Both methods are wrong, but the fix is easy: the solution is the sum of the two proposals, and this is not by coincidence !

Naturally, turning a single instance of $x$ to a constant cannot be the way as that is not symmetric. The correct way is by differentiating on every instance in turn, and is justified by the chain rule with partial derivatives:

$$\frac{df(u,v)}{dx}=\frac{\partial f(u,v)}{\partial u}\frac{du}{dx}+\frac{\partial f(u,v)}{\partial v}\frac{dv}{dx}.$$ In other words, you keep one instance variable while the other remains constant and sum the two cases.

Here, $f(u,v)=u^v$ with $u=v=x$, and

$$\frac{dx^x}{dx}=\frac{du^v}{dx}=vu^{v-1}\cdot1+\ln(u)u^v\cdot1=x^x+\ln(x)x^x,$$ or with a more intuitive notation$$\frac{dx^x}{dx}=\frac{dx^v}{dx}\cdot1+\frac{du^x}{dx}\cdot1=vx^{v-1}+\ln(u)u^x=x^x+\ln(x)x^x.$$


This works with as many instances of $x$ as you like.
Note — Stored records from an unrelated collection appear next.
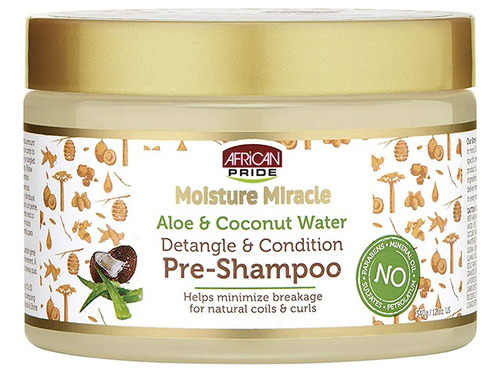 African Pride Pre-shampoo - g a $138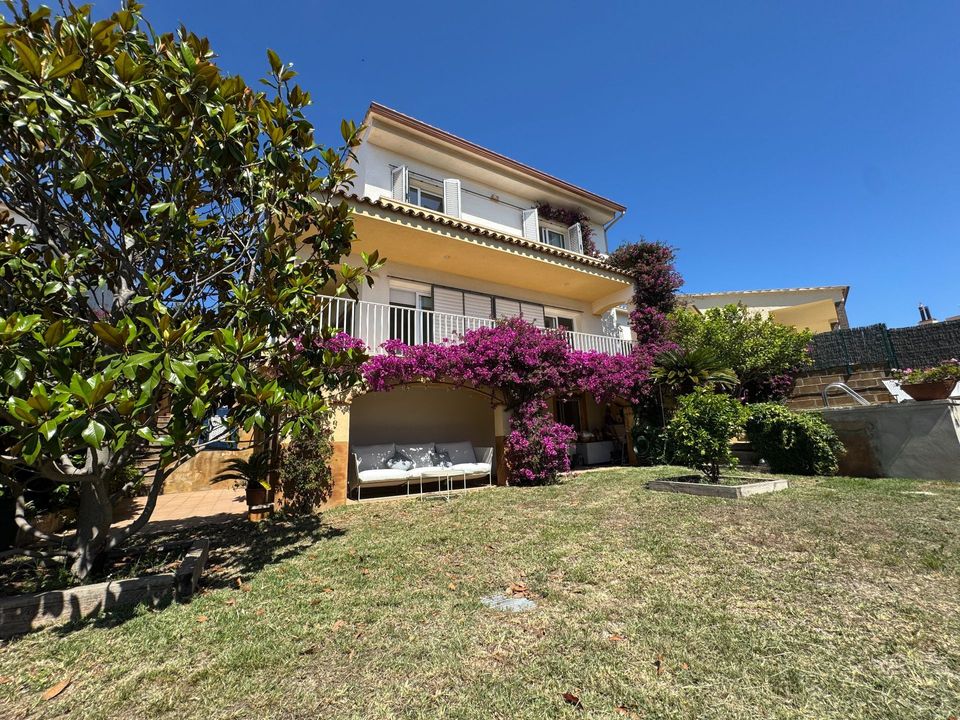 Villa i Sant Feliu De Guixols, Gerona - foto 1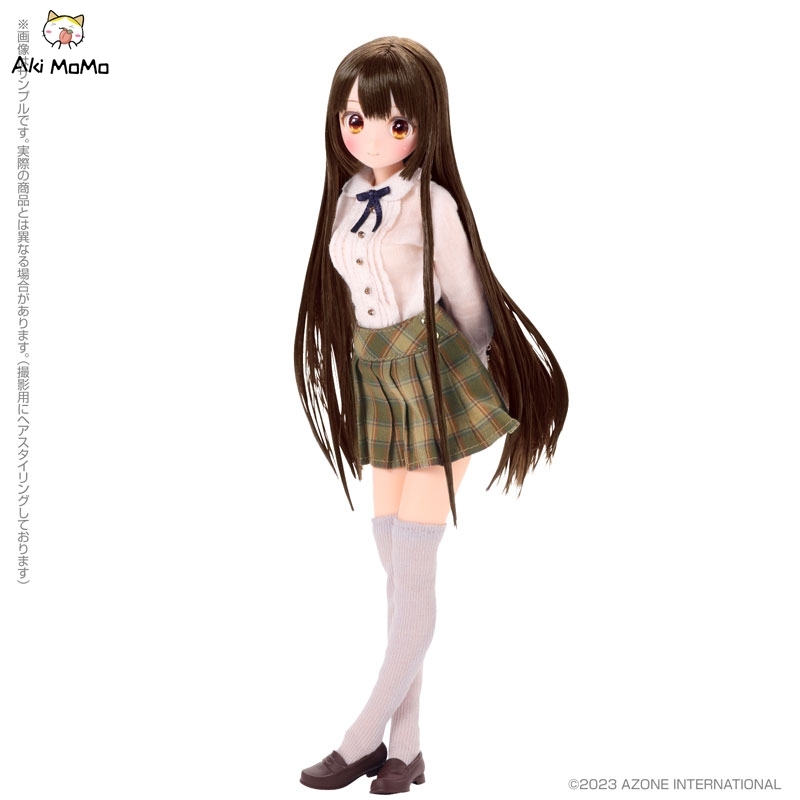 Azone Colorful Dreamin' / Kokone Hatori -Our New Story- (Black Tea ver.) Doll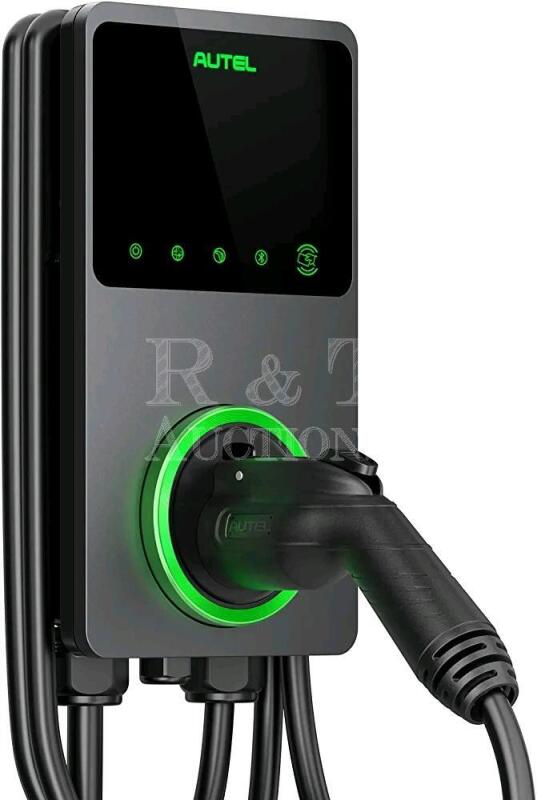 New Autel Maxi Charger AC Wallbox - Electric Vehicle Charger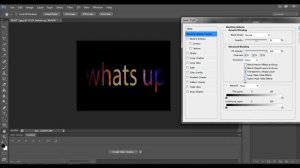 Adobe Photoshop CS6 Tutorials (adding Images within text!)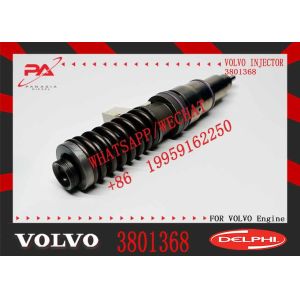 Diesel Fuel Injector BEBE4D18001 BEBE4D27001 21379931 3889619 3801368 for Volvo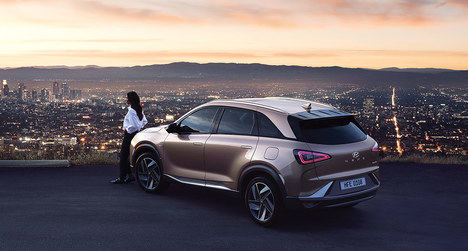Hyundai se convierte en socio promotor de la Asociación Española del Hidrógeno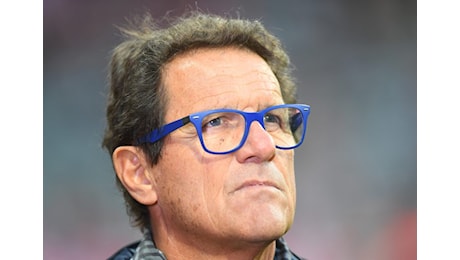 Capello: “Napoli, vincere quando l’avversario ti mette alle corde dà morale e compattezza al gruppo”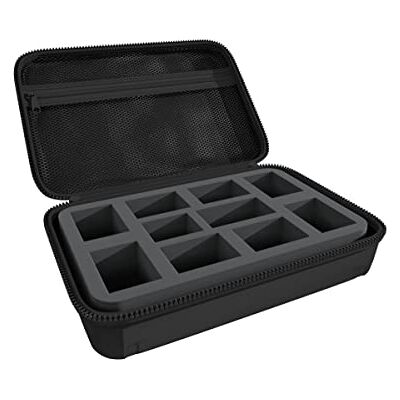 Feldherr Half-Size Case 50 kompatibel mit Star Wars: Shatterpoint 10 Miniaturen Feldherr Half-Size Case 50 kompatibel mit Star Wars: Shatterpoint 10 Miniaturen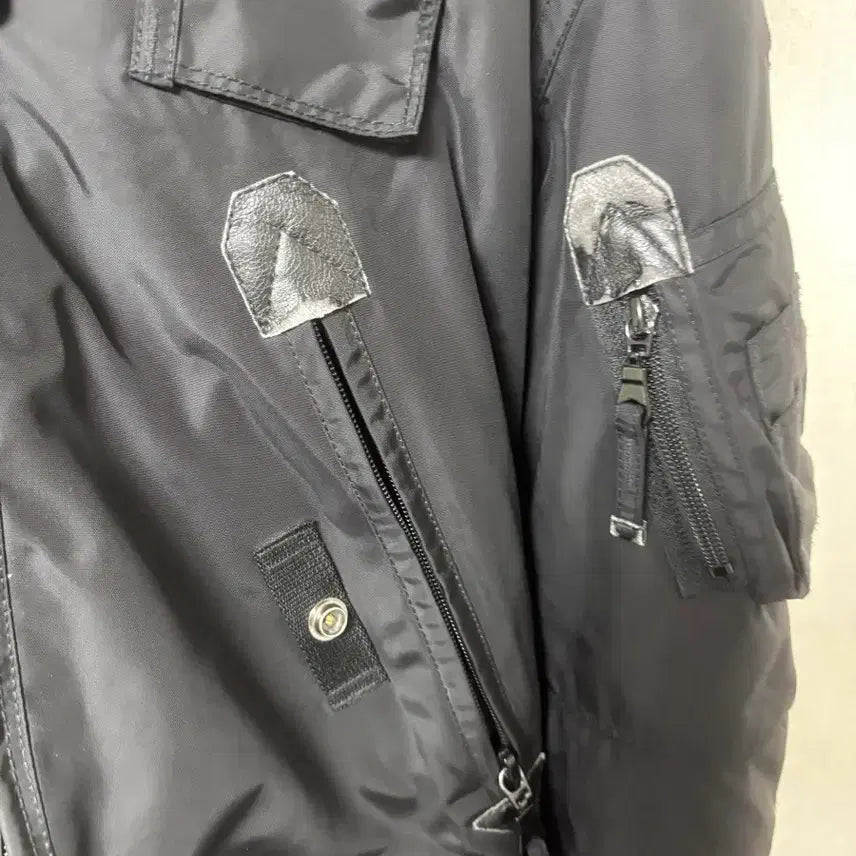 [BUNJANG] Parajumpers Masterpiece Gobi Padded Jacket Black / [S] 파라점퍼스 마스터피스 고비 패딩 블랙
For instance $x^{x+x^2}$ seen as $u^{v+w^2}$ yields

  • varying the first instance, $(v+w^2)x^{v+w^2-1}$;

  • varying the second instance, $\ln(u)u^{x+w^2}$;

  • varying the third instance, $\ln(u)u^{v+x^2}2x$.

Then globally

$$(1+x+\ln(x)(1+2x))e^{x+x^2}.$$


If you work with the formal definition of the chain rule, you'll see how what you're trying to do makes no sense.

But if you want to stick with the abuse of notation $\frac{dz}{dx}=\frac{dz}{dy}\frac{dy}{dx}$, I'd say that the heart of the problem is in your claim that $\frac{d(x^u)}{du}=x^u\log x$. This is only valid if $x$ is constant, and doesn't apply if $x$ is a function of $u$ (in our case, $x=u$).

That's the difference between a total derivative $\frac{d}{dt}$ and a partial derivative $\frac{\partial}{\partial t}$. The latter, $\frac{\partial f(s,t)}{\partial s}$, means, "change in $f$ when $s$ changes and nothing else does". Whereas $\frac{df(s,t)}{ds}$ means "change in $f$ when $s$ changes, and everything else changes accordingly". So you can't have $u$ depend on $x$ and calculate a total derivative in a way that assumes $x$ is constant.


Both are wrong, since in spite of choosing $u=x$, you are replacing only one variable $x$ by $u$ while leaving the other $x$ intact. And then again, you decide to differentiate with respect to $u$ by chain rule, initially treating $x$ as a constant in $x^u$ and in $u^x$, which again is wrong.

What you should do is:

Write $x^x$ as $e^{\ln x^x}=e^{x\ln x}$ and then you should differentiate with respect to $x$ using chain rule.